> SELECTED TEXT:
◇ ◇ ◇ ◇ ◇ ◇ ◇
TRYPTOPHAN METABOLITES IN THE KIDNEYS OF PCK RATS, AN ORTHOLOGOUS MODEL OF HUMAN AUTOSOMAL RECESSIVE POLYCYSTIC KIDNEY DISEASE

Polycystic kidney disease (PKD) is a hereditary disorder that causes cysts to form in various organs, primarily the kidneys. PKD is classified as either autosomal dominant (AD) or autosomal recessive (AR). The levels of kynurenine, kynurenic acid, xanthurenic acid, and quinolinic acid—which are metabolic products of tryptophan in the kynurenine pathway—were significantly higher in the kidneys of Pkd1-RC/RC mice, which carry a mutation in the Pkd1 gene responsible for ADPKD, than in normal kidneys. However, the levels of tryptophan metabolites in the kidney of ARPKD are unknown. Therefore, we analyzed tryptophan metabolites in the kidneys of PCK rats harboring a mutation in the Pkhd1 gene, which is responsible for ARPKD. 

Blood and kidneys were collected from four- and 20-week-old PCK rats, as well as from age-matched SD rats that were used as normal controls. The blood was used to measure serum urea nitrogen (SUN), an indicator of renal function. The upper half of the left kidney was stained with hematoxylin and eosin (HE) staining, and the lower half was used for RNA extraction. The right kidney was frozen in liquid nitrogen, ground into powder, and analyzed for tryptophan metabolites using capillary electrophoresis time-of-flight mass spectrometry (CE-TOFMS). Tryptophan metabolite levels were quantified using liquid chromatography-mass spectrometry (LC-MS). The gene expression levels of indoleamine 2,3-dioxygenase (Ido) 1 and Ido2 were detected using real-time PCR.

The kidney-to-body weight ratio, an indicator of PKD pathology, was significantly higher in 4- and 20-week-old PCK rats than in normal rats. SUN was only significantly increased in 20-week-old PCK rats.
◇ ◇ ◇ ◇ ◇ ◇ ◇
> DATASET EXTRACT:
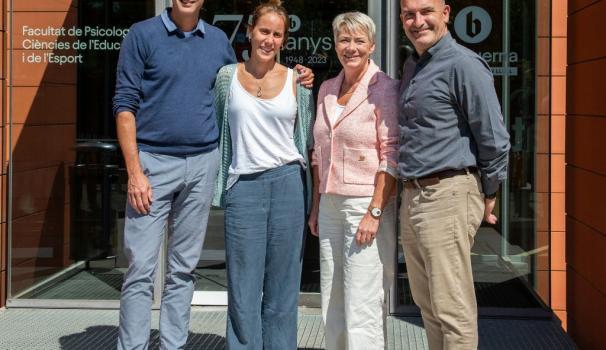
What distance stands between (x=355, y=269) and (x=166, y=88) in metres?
1.25

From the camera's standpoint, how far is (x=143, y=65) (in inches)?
155

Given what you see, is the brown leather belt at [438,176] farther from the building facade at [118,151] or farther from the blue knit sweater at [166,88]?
the building facade at [118,151]

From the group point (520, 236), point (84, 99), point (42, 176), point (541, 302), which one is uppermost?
point (84, 99)

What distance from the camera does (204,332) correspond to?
530 cm

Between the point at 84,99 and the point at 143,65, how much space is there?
2.11 meters

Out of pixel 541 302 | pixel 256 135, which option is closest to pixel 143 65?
pixel 256 135

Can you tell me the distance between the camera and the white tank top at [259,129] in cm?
389

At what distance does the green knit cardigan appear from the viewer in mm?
3973

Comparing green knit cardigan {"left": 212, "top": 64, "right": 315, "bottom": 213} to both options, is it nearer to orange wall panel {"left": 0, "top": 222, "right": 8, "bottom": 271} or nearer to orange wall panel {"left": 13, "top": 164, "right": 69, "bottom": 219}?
orange wall panel {"left": 13, "top": 164, "right": 69, "bottom": 219}

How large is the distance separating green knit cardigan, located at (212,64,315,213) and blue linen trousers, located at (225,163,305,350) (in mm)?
65
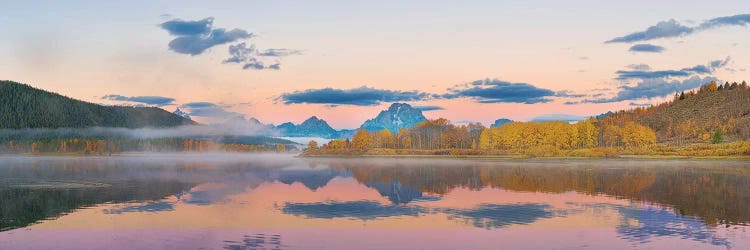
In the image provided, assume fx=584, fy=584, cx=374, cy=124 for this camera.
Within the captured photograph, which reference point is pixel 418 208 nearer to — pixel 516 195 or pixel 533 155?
pixel 516 195

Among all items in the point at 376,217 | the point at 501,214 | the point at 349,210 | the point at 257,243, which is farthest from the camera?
the point at 349,210

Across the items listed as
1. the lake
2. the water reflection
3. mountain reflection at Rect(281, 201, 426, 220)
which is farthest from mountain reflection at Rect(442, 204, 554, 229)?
the water reflection

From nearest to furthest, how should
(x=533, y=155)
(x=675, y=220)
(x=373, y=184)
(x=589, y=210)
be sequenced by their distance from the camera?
(x=675, y=220) → (x=589, y=210) → (x=373, y=184) → (x=533, y=155)

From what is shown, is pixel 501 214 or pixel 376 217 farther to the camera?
pixel 501 214

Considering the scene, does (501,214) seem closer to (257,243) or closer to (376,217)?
(376,217)

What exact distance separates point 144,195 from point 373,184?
26.8 meters

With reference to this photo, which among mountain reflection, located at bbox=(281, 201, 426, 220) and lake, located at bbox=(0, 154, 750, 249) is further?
mountain reflection, located at bbox=(281, 201, 426, 220)

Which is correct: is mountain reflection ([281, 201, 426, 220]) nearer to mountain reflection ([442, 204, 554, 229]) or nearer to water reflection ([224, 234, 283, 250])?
mountain reflection ([442, 204, 554, 229])

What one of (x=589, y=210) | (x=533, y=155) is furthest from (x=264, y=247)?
(x=533, y=155)

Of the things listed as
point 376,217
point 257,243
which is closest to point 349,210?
point 376,217

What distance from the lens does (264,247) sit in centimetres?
2928

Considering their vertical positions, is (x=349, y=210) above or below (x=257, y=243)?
above

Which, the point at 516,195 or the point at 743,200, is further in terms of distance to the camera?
the point at 516,195

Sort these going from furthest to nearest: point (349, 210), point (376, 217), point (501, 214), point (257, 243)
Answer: point (349, 210) < point (501, 214) < point (376, 217) < point (257, 243)
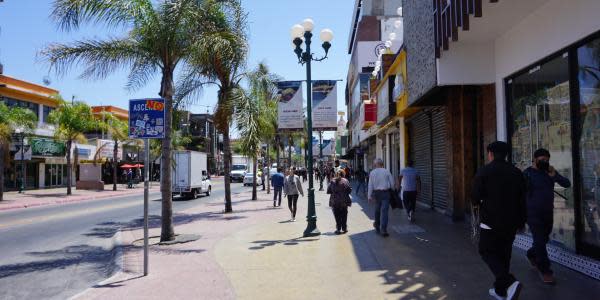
◇ ◇ ◇ ◇ ◇ ◇ ◇
> EXERCISES:
1. In the text on tryptophan metabolites in PCK rats, what method was used to quantify tryptophan metabolite levels?
2. Proceed with the text on tryptophan metabolites in PCK rats, starting after its final sentence.

> RESPONSES PER TASK:
1. Liquid chromatography-mass spectrometry (LC-MS).

2.
CE-TOFMS results showed that the levels of kynurenine, kynurenic acid, xanthurenic acid, and quinolinic acid were significantly increased in the kidneys of 20-week-old PCK rats compared to normal rats. Quantitative results for tryptophan metabolites in the kynurenine pathway showed no significant differences in levels between the kidneys of 4-week-old PCK and normal rats. However, levels of kynurenine, kynurenic acid, xanthurenic acid, and quinolinic acid were significantly higher in the kidneys of 20-week-old PCK rats. This is consistent with CE-TOFMS results. 

The expression level of Ido1, the enzyme responsible for the first step of tryptophan metabolism in the kynurenine pathway, did not differ in 20-week-old PCK rats compared to normal rats. However, the expression level of Ido2 was significantly increased.

Similar to the kidneys of Pkd1-RC/RC mice, the kidneys of PCK rats exhibited significantly increased levels of kynurenine, kynurenic acid, xanthurenic acid, and quinolinic acid, which are tryptophan metabolites in the kynurenine pathway. This increase in metabolites is common in polycystic kidney. However, in four-week-old PCK rats, these metabolites in the kidney showed no difference compared to the kidney in normal rats. This suggests that these metabolites may play a role in the progression rather than its onset of PKD. Unlike the kidneys of Pkd1-RC/RC mice, only Ido2 expression was increased in the kidneys of PCK rats. This finding suggests that the mechanisms causing the increase in tryptophan metabolites in the kidneys differ between ADPKD and ARPKD.